The short answer is yes they work on the same principle as any other cloud based platforms work. They all are SSL secured (there website URLs are https), PCI compliant (third party audited for being a secure enough to store personal and credit card information).
On top of these most top platforms have capabilities to verify the project initiators, teams to identify fraudulent activities and policies for full refund if any misuse is detected.
Are there any tax implications?
Again the answer is yes, any amount you receive may be accessed for tax and similarly, any gains incurred by the backers may be accessed too. You should always talk to a tax consultant and research the local laws to know your liabilities. The tax laws which apply to any conventional investment or financial activity (buying goods or services, shares, or lending money) may apply in the same way to crowdfunding.
So, keep all records of transactions that may relate to tax, as these records must be kept for a certain number of years based on the local country laws.
What is the difference between crowdfunding and other lending options?
Crowdfunding for startups is like starter packs they can only take you to a certain point and if you are successful in your journey you will need to secure more significant financing.
For long-term business financing, one can go to traditional or online investors, VCs or even banks for loans.
How can one start with the crowdfunding journey?
- Create a story about your product or service, ideally have a prototype or the minimum viable product ready.
- Create a well designed marketing campaign, remember what doesn’t attract won’t get funded.
- Offer pre-sales of the products or rewards worthwhile for the project backers.
- Setup a funding goal and keep it realistic.
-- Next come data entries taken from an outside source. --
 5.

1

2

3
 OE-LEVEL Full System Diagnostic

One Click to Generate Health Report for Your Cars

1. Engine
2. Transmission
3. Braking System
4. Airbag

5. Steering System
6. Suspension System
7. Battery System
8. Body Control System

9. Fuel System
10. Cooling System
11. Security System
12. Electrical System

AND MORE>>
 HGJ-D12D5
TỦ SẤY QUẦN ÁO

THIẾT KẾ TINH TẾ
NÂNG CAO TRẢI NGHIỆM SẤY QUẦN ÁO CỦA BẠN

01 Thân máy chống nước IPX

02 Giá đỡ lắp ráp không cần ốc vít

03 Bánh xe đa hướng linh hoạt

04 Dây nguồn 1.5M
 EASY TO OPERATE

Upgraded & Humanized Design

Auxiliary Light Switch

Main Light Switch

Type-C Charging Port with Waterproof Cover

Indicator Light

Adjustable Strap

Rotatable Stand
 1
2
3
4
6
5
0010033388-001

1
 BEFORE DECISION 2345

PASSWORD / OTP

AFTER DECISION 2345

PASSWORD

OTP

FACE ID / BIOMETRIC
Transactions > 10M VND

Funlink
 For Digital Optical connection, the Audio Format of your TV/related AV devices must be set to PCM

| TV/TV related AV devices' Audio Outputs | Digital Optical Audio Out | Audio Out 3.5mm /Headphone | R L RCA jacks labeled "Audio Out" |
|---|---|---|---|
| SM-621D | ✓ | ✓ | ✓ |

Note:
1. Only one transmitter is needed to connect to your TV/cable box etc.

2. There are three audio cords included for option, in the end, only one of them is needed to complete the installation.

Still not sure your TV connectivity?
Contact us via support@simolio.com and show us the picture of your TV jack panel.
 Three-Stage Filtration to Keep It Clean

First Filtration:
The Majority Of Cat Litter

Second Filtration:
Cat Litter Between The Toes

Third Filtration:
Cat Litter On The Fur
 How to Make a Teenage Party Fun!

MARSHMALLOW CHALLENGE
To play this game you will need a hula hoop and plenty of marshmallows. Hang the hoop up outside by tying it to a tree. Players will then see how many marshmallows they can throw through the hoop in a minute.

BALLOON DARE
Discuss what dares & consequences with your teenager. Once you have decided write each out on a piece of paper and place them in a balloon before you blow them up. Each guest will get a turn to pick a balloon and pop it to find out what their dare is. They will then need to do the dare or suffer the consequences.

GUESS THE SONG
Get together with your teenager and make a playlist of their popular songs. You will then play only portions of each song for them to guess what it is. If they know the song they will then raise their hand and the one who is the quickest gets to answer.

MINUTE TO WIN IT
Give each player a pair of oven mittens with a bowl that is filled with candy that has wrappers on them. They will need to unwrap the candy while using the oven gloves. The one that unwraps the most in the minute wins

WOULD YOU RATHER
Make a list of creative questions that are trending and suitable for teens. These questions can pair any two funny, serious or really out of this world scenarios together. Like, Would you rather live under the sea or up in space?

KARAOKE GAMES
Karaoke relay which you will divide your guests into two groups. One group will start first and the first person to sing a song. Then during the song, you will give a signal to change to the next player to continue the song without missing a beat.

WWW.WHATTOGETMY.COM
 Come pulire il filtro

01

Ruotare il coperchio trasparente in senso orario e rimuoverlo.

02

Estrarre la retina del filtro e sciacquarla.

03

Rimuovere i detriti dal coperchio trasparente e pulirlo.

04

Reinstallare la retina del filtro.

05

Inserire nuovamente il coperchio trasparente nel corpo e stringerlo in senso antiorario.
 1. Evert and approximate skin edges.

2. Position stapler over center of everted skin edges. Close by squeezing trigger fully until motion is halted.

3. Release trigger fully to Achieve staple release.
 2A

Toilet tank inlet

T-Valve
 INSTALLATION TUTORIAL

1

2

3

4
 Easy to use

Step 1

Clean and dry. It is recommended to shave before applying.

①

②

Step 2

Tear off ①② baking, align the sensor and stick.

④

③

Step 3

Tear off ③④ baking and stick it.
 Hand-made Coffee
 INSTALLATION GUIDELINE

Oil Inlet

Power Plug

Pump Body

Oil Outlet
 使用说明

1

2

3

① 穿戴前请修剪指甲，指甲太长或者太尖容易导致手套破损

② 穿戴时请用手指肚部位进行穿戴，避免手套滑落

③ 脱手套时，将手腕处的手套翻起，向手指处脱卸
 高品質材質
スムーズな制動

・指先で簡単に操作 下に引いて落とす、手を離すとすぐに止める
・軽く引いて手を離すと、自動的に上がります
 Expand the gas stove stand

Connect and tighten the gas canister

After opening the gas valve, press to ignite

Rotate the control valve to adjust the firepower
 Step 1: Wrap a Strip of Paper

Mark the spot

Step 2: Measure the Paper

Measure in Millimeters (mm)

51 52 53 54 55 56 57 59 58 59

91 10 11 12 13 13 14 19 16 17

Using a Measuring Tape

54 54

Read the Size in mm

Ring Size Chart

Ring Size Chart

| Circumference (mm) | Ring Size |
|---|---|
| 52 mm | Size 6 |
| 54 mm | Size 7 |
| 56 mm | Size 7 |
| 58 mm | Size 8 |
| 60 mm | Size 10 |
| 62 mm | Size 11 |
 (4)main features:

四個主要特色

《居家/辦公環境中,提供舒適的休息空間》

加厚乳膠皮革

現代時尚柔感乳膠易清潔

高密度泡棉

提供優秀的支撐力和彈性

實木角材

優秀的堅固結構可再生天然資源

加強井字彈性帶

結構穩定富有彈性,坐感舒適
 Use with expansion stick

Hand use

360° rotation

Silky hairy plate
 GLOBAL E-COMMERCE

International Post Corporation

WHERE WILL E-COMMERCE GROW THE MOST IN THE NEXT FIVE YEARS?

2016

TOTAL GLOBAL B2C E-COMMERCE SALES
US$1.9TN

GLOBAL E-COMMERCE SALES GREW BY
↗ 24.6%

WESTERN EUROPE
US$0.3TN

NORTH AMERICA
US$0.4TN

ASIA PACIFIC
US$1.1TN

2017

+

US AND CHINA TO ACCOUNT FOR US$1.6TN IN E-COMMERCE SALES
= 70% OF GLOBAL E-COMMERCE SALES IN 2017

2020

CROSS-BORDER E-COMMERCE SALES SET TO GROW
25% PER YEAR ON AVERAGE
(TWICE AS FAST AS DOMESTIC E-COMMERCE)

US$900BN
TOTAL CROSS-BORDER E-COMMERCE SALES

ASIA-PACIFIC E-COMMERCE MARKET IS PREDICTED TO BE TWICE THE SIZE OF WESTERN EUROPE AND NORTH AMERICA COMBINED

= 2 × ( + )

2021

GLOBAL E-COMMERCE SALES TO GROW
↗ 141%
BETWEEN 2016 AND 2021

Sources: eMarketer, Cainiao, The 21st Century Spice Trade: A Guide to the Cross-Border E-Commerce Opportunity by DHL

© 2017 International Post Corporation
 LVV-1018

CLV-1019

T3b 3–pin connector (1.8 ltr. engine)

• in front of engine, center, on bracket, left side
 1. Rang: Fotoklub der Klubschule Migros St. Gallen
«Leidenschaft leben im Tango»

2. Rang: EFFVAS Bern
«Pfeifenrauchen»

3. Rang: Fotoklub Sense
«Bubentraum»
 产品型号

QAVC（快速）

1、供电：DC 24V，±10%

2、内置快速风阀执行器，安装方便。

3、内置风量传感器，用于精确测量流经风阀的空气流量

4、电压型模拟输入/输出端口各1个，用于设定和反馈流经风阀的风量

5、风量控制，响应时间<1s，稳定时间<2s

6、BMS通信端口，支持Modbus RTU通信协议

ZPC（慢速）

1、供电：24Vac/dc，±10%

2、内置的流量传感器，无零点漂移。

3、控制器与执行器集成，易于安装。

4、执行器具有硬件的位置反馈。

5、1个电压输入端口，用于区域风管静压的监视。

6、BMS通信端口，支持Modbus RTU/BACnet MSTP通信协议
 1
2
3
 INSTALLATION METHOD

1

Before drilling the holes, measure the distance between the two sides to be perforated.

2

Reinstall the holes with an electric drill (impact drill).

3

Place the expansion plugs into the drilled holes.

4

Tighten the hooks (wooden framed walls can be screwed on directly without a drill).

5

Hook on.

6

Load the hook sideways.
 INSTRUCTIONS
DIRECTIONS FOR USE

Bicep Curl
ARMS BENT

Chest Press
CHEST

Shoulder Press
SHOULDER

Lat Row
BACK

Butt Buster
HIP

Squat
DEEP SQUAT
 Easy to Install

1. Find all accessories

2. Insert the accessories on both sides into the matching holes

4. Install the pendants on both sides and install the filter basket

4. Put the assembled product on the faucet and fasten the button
After All trust is the most important thing.
- Promote it aggressively on various social media platforms, reach out to influencers or bloggers and host live webinar events.
- Keep updating your backers during and after the campaign.
- Fulfill your promise, the real work starts when the campaign is funded.
When not to start crowdfunding?
- If you are worried that your idea can be stolen — but do remember an idea is not worth a dime, execution is.
- You don’t have time to put effort into it — these campaigns can be stressful and consumes a lot of time and effort.
- You are worried that your campaign may fail — as this can potentially kill your idea if the campaign fails.
- You have other sources of funding available — when it comes to funding go to the easiest route available to you.
Now, go and check out the various platforms for crowdfunding, you will learn a lot about the kind of ideas being pursued and what gets funded and what doesn’t.